Hotel Recovery Stymied by Severe Labor Shortage

As leisure travel grows, AHLA survey finds 97% short of staff, 49% severely understaffed.

Nearly all hotels are experiencing a labor shortage and half say they are severely understaffed, according to a new member survey by the American Hotel & Lodging Association. 

AHLA said 97% of survey respondents indicated they are experiencing staff shortages and are unable to fill open positions, while 49% said they’re severely understaffed. Housekeeping staff was cited as the most critical staffing need for hotels by 58% of respondents.

Almost 90% of the AHLA survey respondents said they have increased wages, 71% are offering greater flexibility of work hours and 43% have expanded benefits in an effort to attract more hotel workers.

AHLA estimates there are more than 130,000 open hospitality jobs nationwide. The AHLA Foundation recently announced it will double its financial commitment to the national advertising campaign, “A Place to Stay,” the group is conducting in 14 cities to raise awareness of the need for hotel workers.
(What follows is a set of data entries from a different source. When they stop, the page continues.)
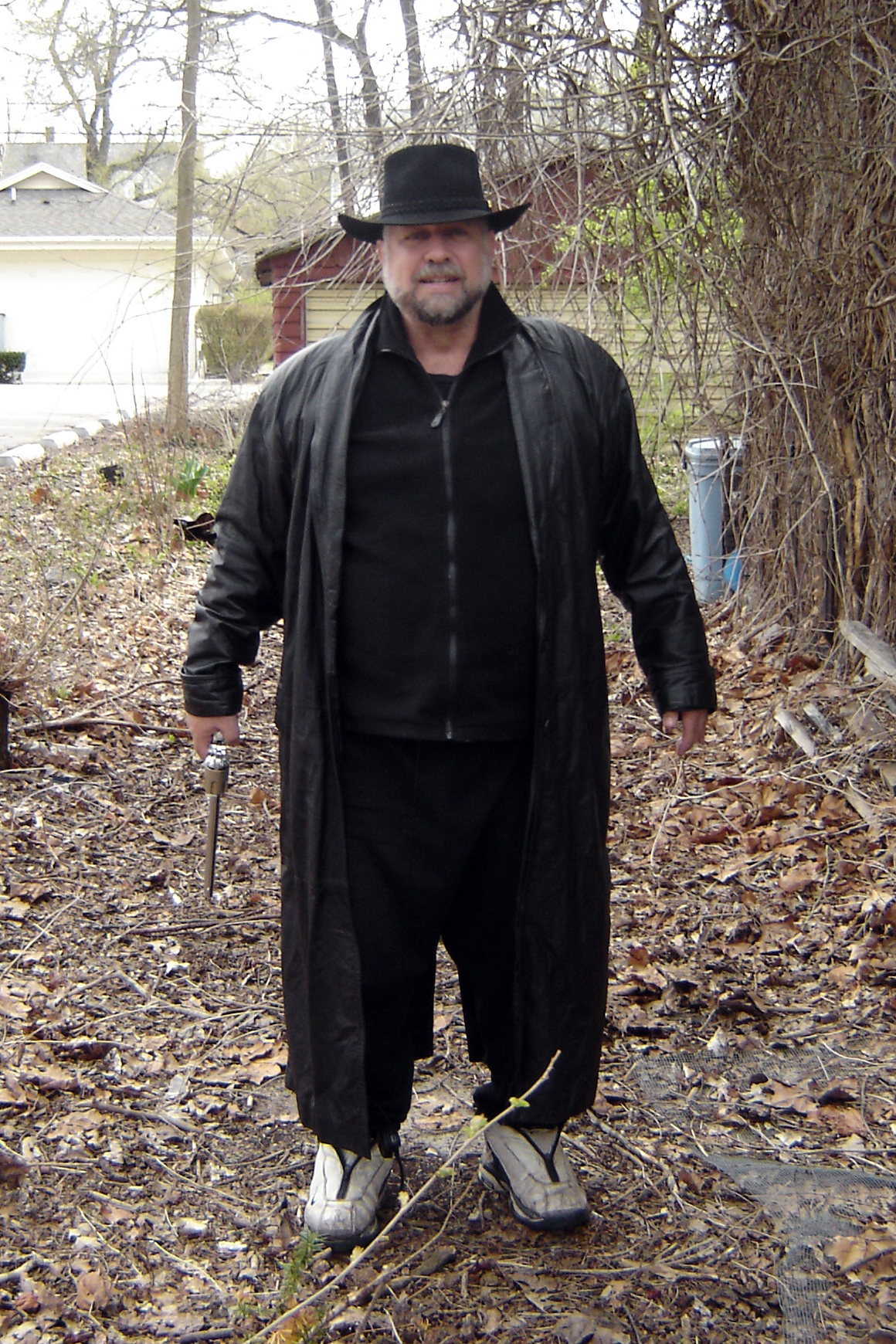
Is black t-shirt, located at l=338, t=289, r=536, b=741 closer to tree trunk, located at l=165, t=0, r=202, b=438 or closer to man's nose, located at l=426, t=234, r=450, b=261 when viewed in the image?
man's nose, located at l=426, t=234, r=450, b=261

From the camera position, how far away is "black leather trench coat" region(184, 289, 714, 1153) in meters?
2.86

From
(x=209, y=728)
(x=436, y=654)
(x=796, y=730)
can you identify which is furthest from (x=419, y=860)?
(x=796, y=730)

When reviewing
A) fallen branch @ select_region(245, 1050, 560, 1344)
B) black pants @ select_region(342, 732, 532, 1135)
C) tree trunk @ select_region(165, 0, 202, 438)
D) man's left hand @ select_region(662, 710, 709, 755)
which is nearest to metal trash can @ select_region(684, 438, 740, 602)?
tree trunk @ select_region(165, 0, 202, 438)

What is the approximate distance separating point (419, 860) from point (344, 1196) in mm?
775

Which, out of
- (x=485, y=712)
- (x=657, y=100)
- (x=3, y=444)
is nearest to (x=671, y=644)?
(x=485, y=712)

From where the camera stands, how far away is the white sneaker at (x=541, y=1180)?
306 cm

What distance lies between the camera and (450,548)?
2840mm

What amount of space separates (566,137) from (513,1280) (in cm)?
494

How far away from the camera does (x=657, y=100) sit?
5988mm

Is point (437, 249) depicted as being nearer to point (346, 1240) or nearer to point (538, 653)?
point (538, 653)

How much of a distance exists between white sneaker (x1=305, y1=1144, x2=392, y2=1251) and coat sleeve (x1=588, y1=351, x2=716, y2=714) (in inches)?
48.0

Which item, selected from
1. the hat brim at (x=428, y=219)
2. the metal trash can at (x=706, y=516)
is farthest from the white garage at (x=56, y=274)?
the hat brim at (x=428, y=219)

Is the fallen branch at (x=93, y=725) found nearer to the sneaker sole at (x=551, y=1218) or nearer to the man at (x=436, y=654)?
the man at (x=436, y=654)

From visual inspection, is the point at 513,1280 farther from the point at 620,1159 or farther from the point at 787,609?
the point at 787,609
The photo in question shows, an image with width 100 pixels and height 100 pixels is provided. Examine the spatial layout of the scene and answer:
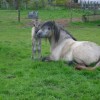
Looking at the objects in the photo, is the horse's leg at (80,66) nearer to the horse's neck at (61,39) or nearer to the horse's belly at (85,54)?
the horse's belly at (85,54)

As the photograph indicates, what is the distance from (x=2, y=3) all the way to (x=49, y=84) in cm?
3517

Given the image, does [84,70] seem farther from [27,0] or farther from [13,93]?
[27,0]

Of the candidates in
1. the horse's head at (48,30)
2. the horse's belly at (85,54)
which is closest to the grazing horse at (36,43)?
the horse's head at (48,30)

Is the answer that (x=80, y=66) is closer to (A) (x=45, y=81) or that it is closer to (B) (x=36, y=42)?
(A) (x=45, y=81)

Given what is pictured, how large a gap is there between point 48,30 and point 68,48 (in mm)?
697

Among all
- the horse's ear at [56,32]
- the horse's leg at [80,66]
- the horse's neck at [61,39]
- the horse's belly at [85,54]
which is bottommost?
the horse's leg at [80,66]

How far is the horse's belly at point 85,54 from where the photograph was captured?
26.3ft

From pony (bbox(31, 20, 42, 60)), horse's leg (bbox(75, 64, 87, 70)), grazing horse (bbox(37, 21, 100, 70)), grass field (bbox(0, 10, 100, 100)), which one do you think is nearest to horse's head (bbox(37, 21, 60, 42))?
A: grazing horse (bbox(37, 21, 100, 70))

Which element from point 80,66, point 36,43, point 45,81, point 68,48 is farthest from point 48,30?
point 45,81

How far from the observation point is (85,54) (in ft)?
26.3

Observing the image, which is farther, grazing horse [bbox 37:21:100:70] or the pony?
the pony

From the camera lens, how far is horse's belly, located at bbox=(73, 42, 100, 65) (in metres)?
8.01

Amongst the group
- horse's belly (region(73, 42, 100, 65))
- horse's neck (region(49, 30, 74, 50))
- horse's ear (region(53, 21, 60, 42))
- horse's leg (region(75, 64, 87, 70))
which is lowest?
horse's leg (region(75, 64, 87, 70))

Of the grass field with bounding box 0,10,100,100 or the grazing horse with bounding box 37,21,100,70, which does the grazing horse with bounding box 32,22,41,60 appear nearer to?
the grazing horse with bounding box 37,21,100,70
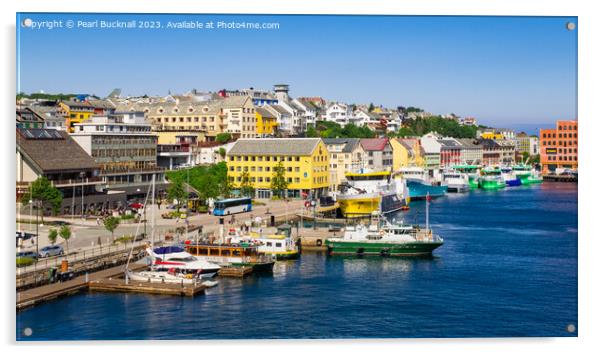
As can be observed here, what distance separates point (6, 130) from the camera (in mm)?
11438

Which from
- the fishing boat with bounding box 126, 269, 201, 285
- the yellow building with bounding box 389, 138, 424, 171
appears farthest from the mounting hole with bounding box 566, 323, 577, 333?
the yellow building with bounding box 389, 138, 424, 171

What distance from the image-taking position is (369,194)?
3497cm

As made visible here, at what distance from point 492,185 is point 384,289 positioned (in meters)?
41.6

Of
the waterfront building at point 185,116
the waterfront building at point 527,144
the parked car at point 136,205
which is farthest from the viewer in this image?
the waterfront building at point 527,144

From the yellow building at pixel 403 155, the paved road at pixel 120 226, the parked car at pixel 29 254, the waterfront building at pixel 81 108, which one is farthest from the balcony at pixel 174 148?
the parked car at pixel 29 254

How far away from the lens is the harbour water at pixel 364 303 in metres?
14.2

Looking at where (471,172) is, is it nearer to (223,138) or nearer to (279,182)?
(223,138)

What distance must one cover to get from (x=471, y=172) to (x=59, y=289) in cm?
5088

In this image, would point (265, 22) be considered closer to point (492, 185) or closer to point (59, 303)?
point (59, 303)

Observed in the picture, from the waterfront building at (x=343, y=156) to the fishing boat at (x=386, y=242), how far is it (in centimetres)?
1875

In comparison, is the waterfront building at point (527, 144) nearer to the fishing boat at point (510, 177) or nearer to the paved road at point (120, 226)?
the fishing boat at point (510, 177)

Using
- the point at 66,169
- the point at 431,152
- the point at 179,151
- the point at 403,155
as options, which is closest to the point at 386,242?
the point at 66,169

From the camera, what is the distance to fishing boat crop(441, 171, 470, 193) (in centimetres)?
5519

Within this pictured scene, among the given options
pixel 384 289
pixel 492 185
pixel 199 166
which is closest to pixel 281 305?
pixel 384 289
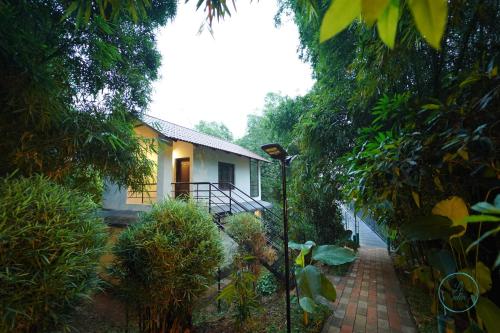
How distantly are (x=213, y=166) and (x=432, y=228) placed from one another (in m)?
7.36

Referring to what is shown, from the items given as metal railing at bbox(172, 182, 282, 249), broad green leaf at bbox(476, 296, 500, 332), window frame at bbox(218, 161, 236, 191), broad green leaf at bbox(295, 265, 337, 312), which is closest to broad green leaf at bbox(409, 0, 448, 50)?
broad green leaf at bbox(476, 296, 500, 332)

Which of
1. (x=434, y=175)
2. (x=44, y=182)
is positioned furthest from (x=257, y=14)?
(x=44, y=182)

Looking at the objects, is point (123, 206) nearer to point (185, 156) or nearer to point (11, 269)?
point (185, 156)

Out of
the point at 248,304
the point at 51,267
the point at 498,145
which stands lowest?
the point at 248,304

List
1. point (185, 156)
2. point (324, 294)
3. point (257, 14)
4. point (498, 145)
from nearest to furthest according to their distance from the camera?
1. point (498, 145)
2. point (257, 14)
3. point (324, 294)
4. point (185, 156)

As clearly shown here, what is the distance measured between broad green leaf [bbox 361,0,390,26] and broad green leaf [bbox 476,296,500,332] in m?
1.51

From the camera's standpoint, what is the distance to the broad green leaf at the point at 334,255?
2.04 m

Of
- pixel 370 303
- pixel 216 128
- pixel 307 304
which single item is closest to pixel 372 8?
pixel 307 304

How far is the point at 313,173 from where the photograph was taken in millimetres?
4992

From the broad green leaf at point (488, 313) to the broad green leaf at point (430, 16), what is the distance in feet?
4.67

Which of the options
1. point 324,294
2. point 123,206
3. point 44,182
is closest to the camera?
point 44,182

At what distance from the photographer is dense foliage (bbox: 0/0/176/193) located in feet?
5.82

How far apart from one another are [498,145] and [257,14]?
5.16 ft

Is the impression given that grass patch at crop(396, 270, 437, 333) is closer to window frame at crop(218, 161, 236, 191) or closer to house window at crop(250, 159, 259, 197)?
window frame at crop(218, 161, 236, 191)
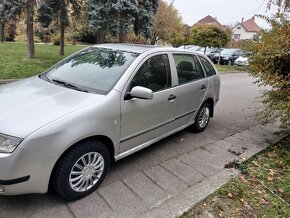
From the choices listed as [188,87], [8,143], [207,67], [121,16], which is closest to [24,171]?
[8,143]

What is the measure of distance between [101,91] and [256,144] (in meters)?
3.06

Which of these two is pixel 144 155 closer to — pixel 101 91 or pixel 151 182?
pixel 151 182

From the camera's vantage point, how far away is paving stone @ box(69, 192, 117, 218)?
8.60 ft

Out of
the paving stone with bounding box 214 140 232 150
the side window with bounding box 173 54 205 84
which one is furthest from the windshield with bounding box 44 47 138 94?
the paving stone with bounding box 214 140 232 150

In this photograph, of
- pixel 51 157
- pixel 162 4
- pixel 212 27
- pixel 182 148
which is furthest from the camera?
pixel 162 4

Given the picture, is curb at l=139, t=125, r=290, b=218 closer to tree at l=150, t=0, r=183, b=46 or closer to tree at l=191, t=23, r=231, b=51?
tree at l=191, t=23, r=231, b=51

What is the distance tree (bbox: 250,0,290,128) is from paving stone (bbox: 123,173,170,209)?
8.03 feet

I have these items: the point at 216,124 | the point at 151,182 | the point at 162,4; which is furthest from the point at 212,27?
the point at 151,182

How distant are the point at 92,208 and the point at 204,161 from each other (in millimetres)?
1869

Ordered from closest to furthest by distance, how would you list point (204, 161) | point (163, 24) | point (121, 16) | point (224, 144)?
point (204, 161), point (224, 144), point (121, 16), point (163, 24)

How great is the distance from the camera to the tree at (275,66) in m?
4.28

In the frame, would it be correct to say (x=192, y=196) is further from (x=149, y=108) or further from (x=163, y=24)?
(x=163, y=24)

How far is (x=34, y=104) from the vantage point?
8.70 feet

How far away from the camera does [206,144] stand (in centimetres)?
457
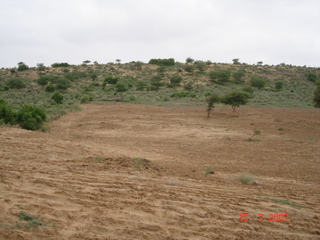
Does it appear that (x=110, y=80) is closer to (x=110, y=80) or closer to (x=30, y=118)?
(x=110, y=80)

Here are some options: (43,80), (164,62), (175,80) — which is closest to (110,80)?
(43,80)

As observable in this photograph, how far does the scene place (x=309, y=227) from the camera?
447 centimetres

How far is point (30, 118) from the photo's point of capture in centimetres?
1603

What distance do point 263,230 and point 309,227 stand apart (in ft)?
3.09

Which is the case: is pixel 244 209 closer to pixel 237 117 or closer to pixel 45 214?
pixel 45 214

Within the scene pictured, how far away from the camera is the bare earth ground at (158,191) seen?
4.03m

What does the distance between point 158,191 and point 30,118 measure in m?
13.6

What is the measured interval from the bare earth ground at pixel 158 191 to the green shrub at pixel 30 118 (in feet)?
17.0

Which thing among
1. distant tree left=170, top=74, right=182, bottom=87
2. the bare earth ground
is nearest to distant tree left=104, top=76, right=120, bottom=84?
distant tree left=170, top=74, right=182, bottom=87

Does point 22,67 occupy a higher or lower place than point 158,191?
higher

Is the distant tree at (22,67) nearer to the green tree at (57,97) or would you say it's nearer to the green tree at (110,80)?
the green tree at (110,80)

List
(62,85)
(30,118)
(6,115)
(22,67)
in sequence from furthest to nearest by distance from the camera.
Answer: (22,67), (62,85), (30,118), (6,115)
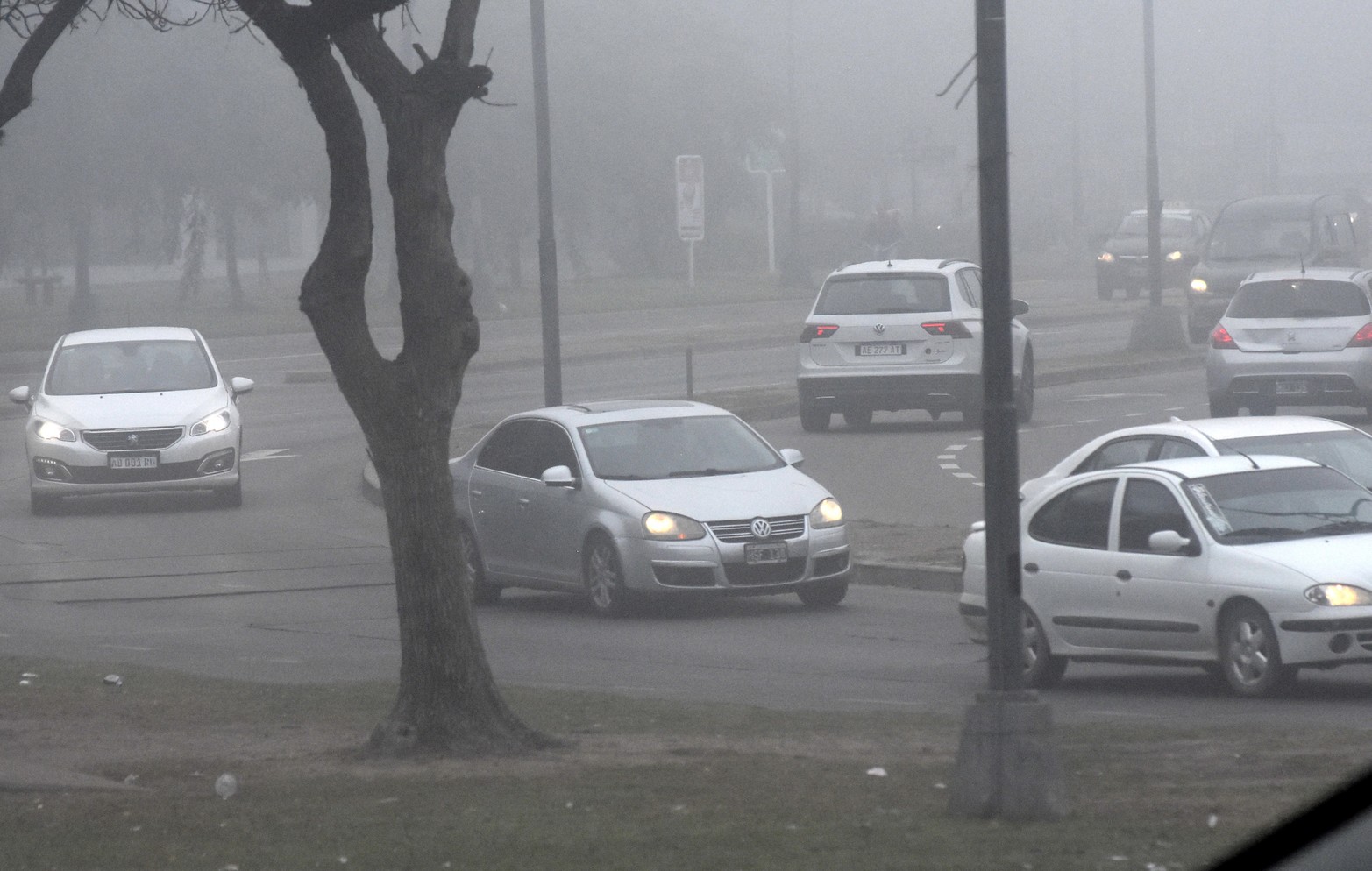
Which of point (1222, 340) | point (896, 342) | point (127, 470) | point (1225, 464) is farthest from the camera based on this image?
point (896, 342)

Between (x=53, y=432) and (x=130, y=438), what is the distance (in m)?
0.77

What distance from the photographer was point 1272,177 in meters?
→ 65.4

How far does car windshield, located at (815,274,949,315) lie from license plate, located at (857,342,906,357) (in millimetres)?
369

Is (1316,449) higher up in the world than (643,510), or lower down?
higher up

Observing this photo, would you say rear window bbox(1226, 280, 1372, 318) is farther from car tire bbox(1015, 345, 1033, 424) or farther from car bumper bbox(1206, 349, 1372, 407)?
car tire bbox(1015, 345, 1033, 424)

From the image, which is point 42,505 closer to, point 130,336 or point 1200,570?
point 130,336

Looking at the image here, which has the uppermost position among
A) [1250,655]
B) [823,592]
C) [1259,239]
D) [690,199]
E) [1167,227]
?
[690,199]

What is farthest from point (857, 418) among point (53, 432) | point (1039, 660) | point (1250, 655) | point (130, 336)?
point (1250, 655)

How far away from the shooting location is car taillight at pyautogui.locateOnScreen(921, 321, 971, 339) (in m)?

“If you’ve ever thought about working at a hotel, now’s the time because the pay is better than it’s ever been, the benefits are better than they’ve ever been and the opportunity is better than it’s ever been,” said Chip Rogers, AHLA president/CEO, in a statement accompanying the survey results.

The prolonged labor shortage threatens to crimp a brightening recovery outlook for the hotel industry, which was clobbered during the pandemic.

At the end of last month, CBRE raised its 2022 national forecast for hotel sector performance, citing better-than-expected fundamentals and below-average supply growth as well as strong domestic leisure travel, GlobeSt.com reported.

The largest brokerage now is projecting that hotel RevPAR will reach 2019 nominal levels by Q3 2022, moving up its previous forecast of Q3 2023 by an entire year. RevPAR actually exceeded the pre-pandemic average of $184 in December, but then fell about 20% below the 2019 level during Q1 2022.

CBRE now is forecasting average daily room rate (ADR) growth of 29.7%, a 41.8% increase in demand and a 75.06% increase in RevPAR this year nationally.

The company said ADR will once again exceed 2019 levels following a “pause” during Q1 2022, citing an anticipated recovery in inbound international travel, the resumption of more business travel and higher inflation as drivers of higher hotel rates.

“Higher room rates will lead to a quicker return to 2019’s nominal ADR levels. But, from a profitability perspective, inflation will be a headwind through higher utilities, supplies and labor,” said Rachael Rothman, CBRE’s head of hotel research and data analytics, in a statement.